Start Excerpt

To establish that they suffered an adverse action with respect to a retaliation claim, Plaintiffs must show that the adverse action was objectively material. Burlington N. & Santa Fe Ry. Co. v. White, 548 U.S. 53, 68, 126 S.Ct. 2405, 165 L.Ed.2d 345 (2006). The United States Supreme Court has held that Title VIPs prohibition of adverse employment action taken in retaliation for protected activity “is not limited to discriminatory actions that affect the terms and conditions of employment.” Id. at 64, 126 S.Ct. 2405. *403Rather, “[t]he scope of the antiretaliation provision extends beyond workplace-related or employment-related retaliatory acts and harm.” Id. at 67, 126 S.Ct. 2405. However, the anti-retaliation provision does not shield an employee from all retaliation, but rather only from retaliation that produces injury or harm. Id. Accordingly, to fall within the provision’s protection, “a plaintiff must show that a reasonable employee would have found the challenged action materially adverse, ‘which in this context means it well might have dissuaded a reasonable worker from making or supporting a charge of discrimination.’ ” Id. at 68, 126 S.Ct. 2405 (quoting Rochon v. Gonzales, 438 F.3d 1211, 1219 (D.C.Cir.2006)). A plaintiff must show material adversity to separate the significant harms from the trivial, as “Title VII ... does not set forth ‘a general civility code for the American workplace.’ ” White, 548 U.S. at 68, 126 S.Ct. 2405 (quoting Oncale v. Sundowner Offshore Servs., Inc., 523 U.S. 75, 80, 118 S.Ct. 998, 140 L.Ed.2d 201 (1998)). The test is an objective one and considers the reactions of a reasonable employee. White, 548 U.S. at 68, 126 S.Ct. 2405. Further, “[ejontext matters,” and the significance of the adverse action must be analyzed under the circumstances particular to the plaintiff. See id. at 69,126 S.Ct. 2405. Thus, “an ‘act that would be immaterial in some situations is material in others.’ ” Id. (quoting Washington v. Ill. Dep’t of Revenue, 420 F.3d 658, 661 (7th Cir.2005)). The standard analyzes the challenged retaliatory act, not the underlying conduct that gave rise to the Title VII complaint. White, 548 U.S. at 69, 126 S.Ct. 2405. The question is whether the challenged action was material from the perspective of a reasonable person in the plaintiffs position. Id. at 69-70, 126 S.Ct. 2405.

End Excerpt

Directive: Write what comes next in the passage on materially adverse action in Title VII retaliation claims, starting after its last sentence. The lines that follow are separate material and are unrelated to the passage on retaliation claims.

Start Source data

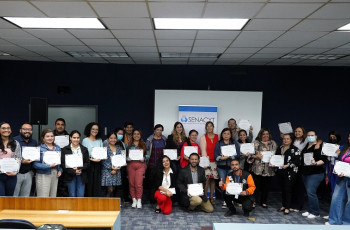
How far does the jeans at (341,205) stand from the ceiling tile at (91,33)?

End Source data

Exercise response:
Applying these standards to the allegations and record in this matter, Plaintiffs cannot demonstrate that their transfers or the alleged intimidation were materially adverse; rather, they are “trivial harms.” White, 548 U.S. at 68, 126 S.Ct. 2405; see also Mahoney v. Donovan, 824 F.Supp.2d 49, 62 (D.D.C.2011) (“An employer’s instruction that an employee follow a particular course of action or face the consideration of discipline [ ] would not dissuade a reasonable employee from pursuing an EEO complaint.”); Charlot v. Donley, 2014 WL 1319182, at *10, *13-14 (D.S.C.2014) (concluding that a two-week suspension that was threatened but not imposed was not a materially adverse action and that a transfer from one supervisor “to an even more abusive supervisor” was not actionable as retaliation). Similarly, for the reasons stated above, while failing to promote a plaintiff may be an adverse action, under the circumstances of this case Plaintiffs cannot show an adverse action because many of the positions were not open or available positions for promotion or the Plaintiffs did not apply for them.
Moreover, even if the Plaintiffs could establish a prima facie case of retaliation for any of the above actions, for the same reasons discussed above, Plaintiffs cannot show on the record before the court a reasonable inference that the Department’s reasons for its actions were pretextual. Even if Plaintiffs’ evidence were found sufficient to reject the Department’s explanation, the court concludes that based on the evidence in the record, no reasonable jury could find that the challenged actions by the Department were discriminatory and the Plaintiffs cannot ultimately prove that they were the victims of intentional discrimination. See Reeves, 530 U.S. at 148, 120 S.Ct. 2097; Merritt, 601 F.3d at 294-95.
RECOMMENDATION
Based on the forgoing, Plaintiffs cannot establish that they were the victims of *404unlawful discrimination or retaliation. The court therefore recommends that the Department’s motion for summary judgment (ECF No. 34) be granted.
August 15, 2014.
. The Magistrate Judge makes only a recommendation to this court. The recommendation has no presumptive weight, and the responsibility to make a final determination remains with the court. Mathews v. Weber, 423 U.S. 261, 96 S.Ct. 549, 46 L.Ed.2d 483 (1976).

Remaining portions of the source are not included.